Image-caption web data
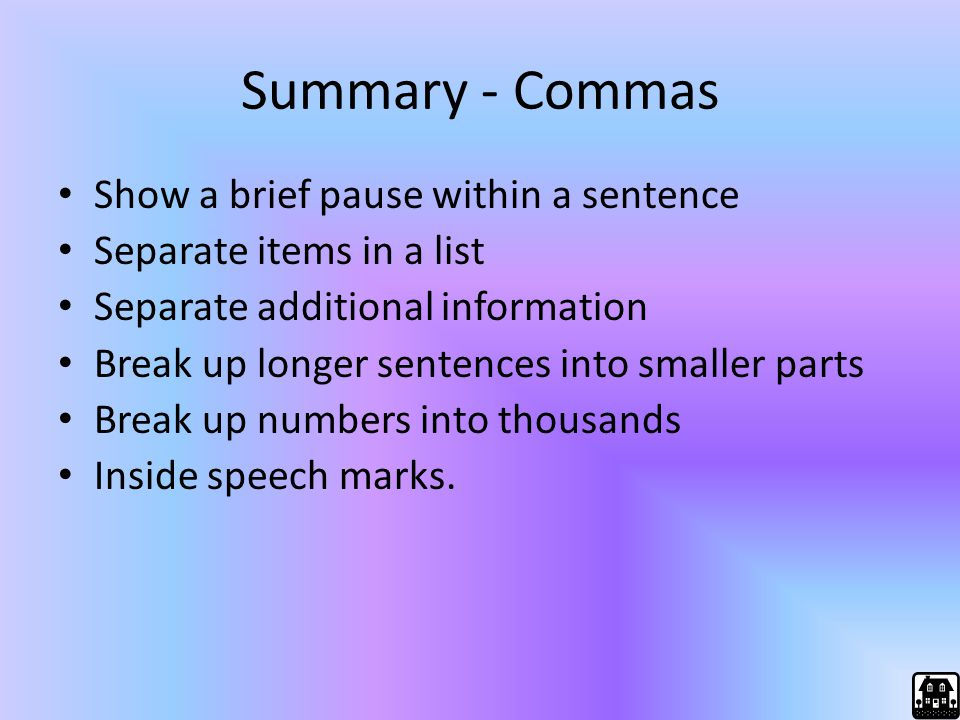 Summary - Commas Show a brief pause within a sentence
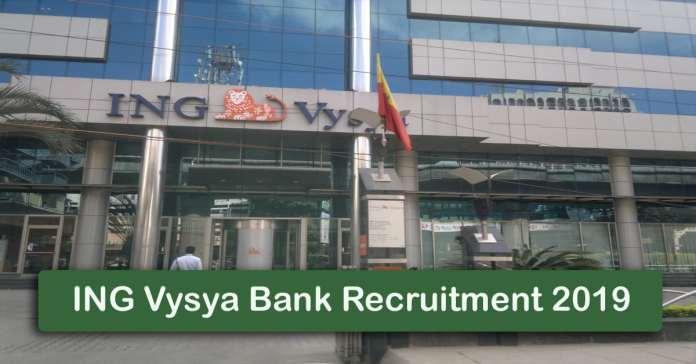 ING Vysya Bank Recruitment 2019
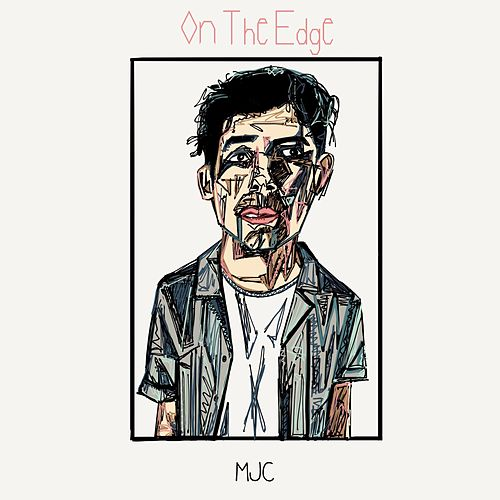On the Edge by M. (Matthieu Chedid)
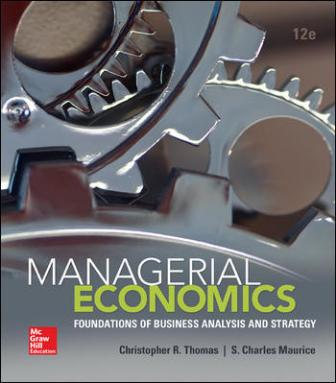 Test Bank for Managerial Economics, 12th Edition Thomas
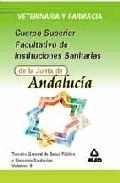 Portada de FACULTATIVOS DE INSTITUCIONES SANITARIAS DE LA JUNTA DE ANDALUCIA: TEMARIO GENERAL DE SALUD PUBLICA Y SISTEMAS SANITARIOS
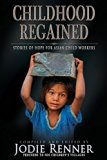 Childhood Regained: Stories of Hope for Asian Child Workers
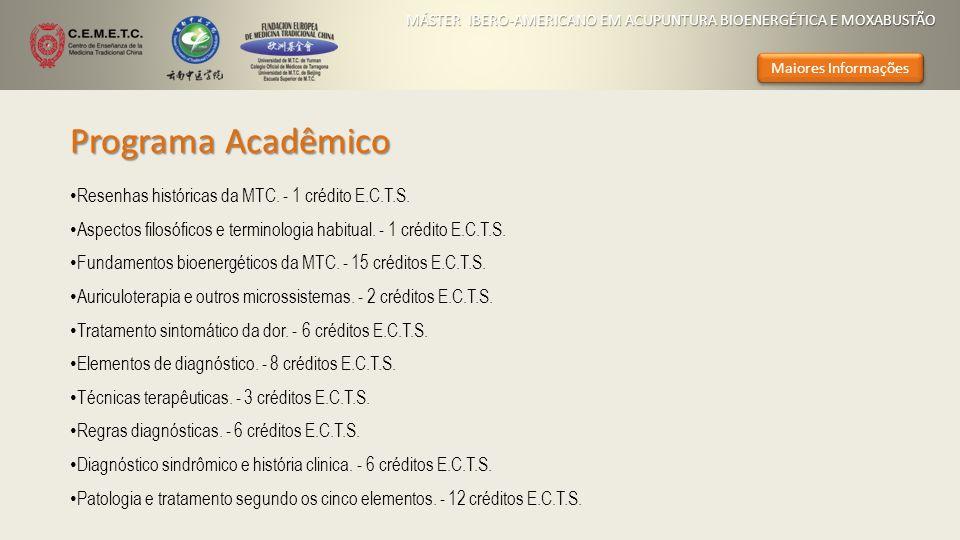 Programa Acadêmico Resenhas históricas da MTC. - 1 crédito E.C.T.S. Aspectos filosóficos e terminologia habitual. - 1 crédito E.C.T.S. Fundamentos bio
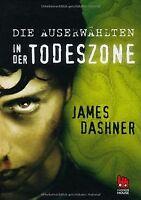 Die Auserwählten - In der Todeszone von Dashner, James   Buch   Zustand gut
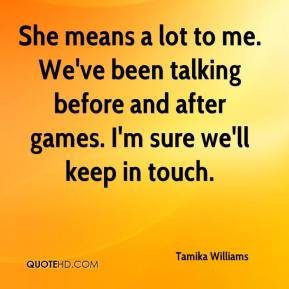 She means a lot to me. We've been talking before and after games. I'm sure we'll keep in touch.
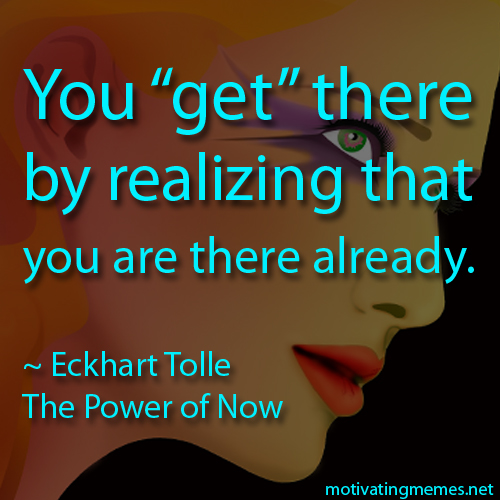 The Power Of Now Quotes New Quote From The Power Of Noweckhart Tolle  Motivating Memes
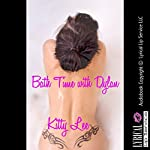 Bath Time with Dylan: (When My Friend Seduced Me): A First Lesbian Sex Erotica Story | Kitty Lee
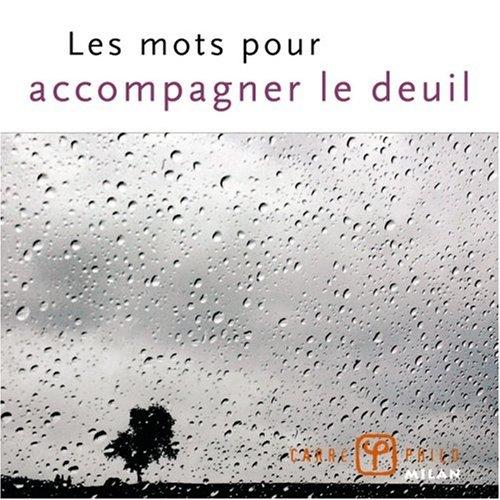 Les mots pour accompagner le deuil par Valérie Dupuy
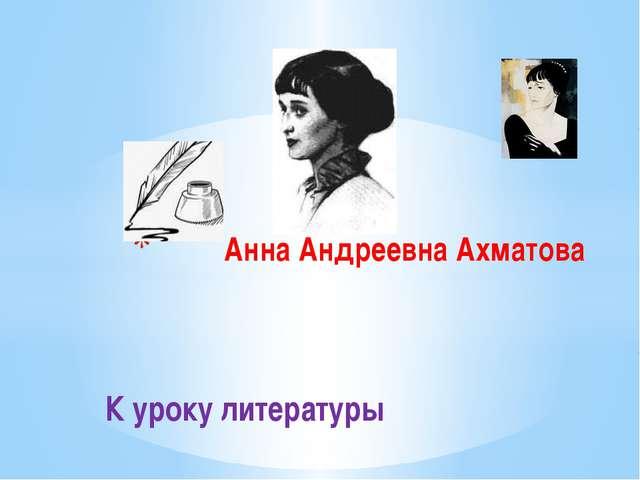 К уроку литературы Анна Андреевна Ахматова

_YOUR INSTRUCTIONS_. Could the entries above be printed again exactly, apart from the pictures?

_TASK SOLUTION_.
 Summary - Commas Show a brief pause within a sentence
 ING Vysya Bank Recruitment 2019
On the Edge by M. (Matthieu Chedid)
 Test Bank for Managerial Economics, 12th Edition Thomas
 Portada de FACULTATIVOS DE INSTITUCIONES SANITARIAS DE LA JUNTA DE ANDALUCIA: TEMARIO GENERAL DE SALUD PUBLICA Y SISTEMAS SANITARIOS
 Childhood Regained: Stories of Hope for Asian Child Workers
 Programa Acadêmico Resenhas históricas da MTC. - 1 crédito E.C.T.S. Aspectos filosóficos e terminologia habitual. - 1 crédito E.C.T.S. Fundamentos bio
 Die Auserwählten - In der Todeszone von Dashner, James   Buch   Zustand gut
 She means a lot to me. We've been talking before and after games. I'm sure we'll keep in touch.
 The Power Of Now Quotes New Quote From The Power Of Noweckhart Tolle  Motivating Memes
 Bath Time with Dylan: (When My Friend Seduced Me): A First Lesbian Sex Erotica Story | Kitty Lee
 Les mots pour accompagner le deuil par Valérie Dupuy
 К уроку литературы Анна Андреевна Ахматова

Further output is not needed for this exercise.